-- Extrait source --
----
Oui, c’était complètement international, et c’était important. J’espère qu’il ressortira quelque chose de tout ça. Il y a une page d’accueil sur le site du film qui donne toutes les informations nécessaires sur les ONG etc... Ainsi chaque internaute peut participer comme il le souhaite à ce projet. Ce film doit rendre les gens curieux, créer une émotion. Pour cela, Internet est le média le plus efficace. Un monde sans eau ? accède ainsi à un autre niveau.
Pour en revenir au travail proprement dit, quelles ont été les conditions de tournage ?
----
-- Extrait de données --
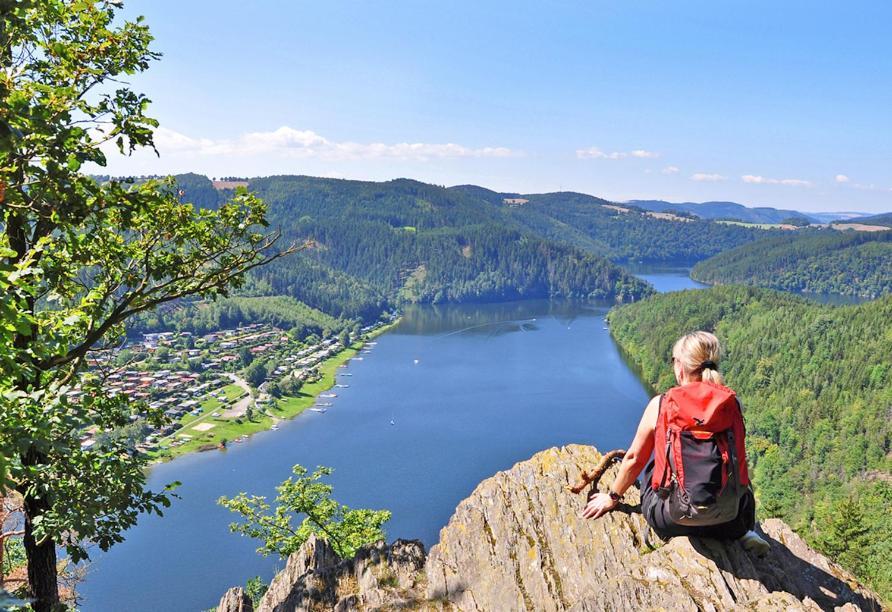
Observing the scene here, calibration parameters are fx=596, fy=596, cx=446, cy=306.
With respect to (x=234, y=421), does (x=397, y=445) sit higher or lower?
higher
----
-- Actions demandées --
1. Reformulez plus brièvement le paragraphe de l'extrait qui commence par « Oui, c’était complètement international », en conservant ses faits essentiels.
2. Recopiez fidèlement le passage de l'extrait compris entre « Oui, c’était complètement » et « un autre niveau. », bornes incluses.
Le matériel n'a aucun lien avec l'extrait.

-- Réponses par tâche --
1. Le projet était entièrement international, ce qui comptait, et il reste à espérer qu'il en sorte quelque chose. Le site du film propose une page d'accueil avec toutes les informations utiles sur les ONG, pour que chaque internaute participe à sa façon. Le film doit éveiller la curiosité et l'émotion. Internet étant le média le plus efficace pour cela, Un monde sans eau ? passe ainsi à un autre niveau.

2.
Oui, c’était complètement international, et c’était important. J’espère qu’il ressortira quelque chose de tout ça. Il y a une page d’accueil sur le site du film qui donne toutes les informations nécessaires sur les ONG etc... Ainsi chaque internaute peut participer comme il le souhaite à ce projet. Ce film doit rendre les gens curieux, créer une émotion. Pour cela, Internet est le média le plus efficace. Un monde sans eau ? accède ainsi à un autre niveau.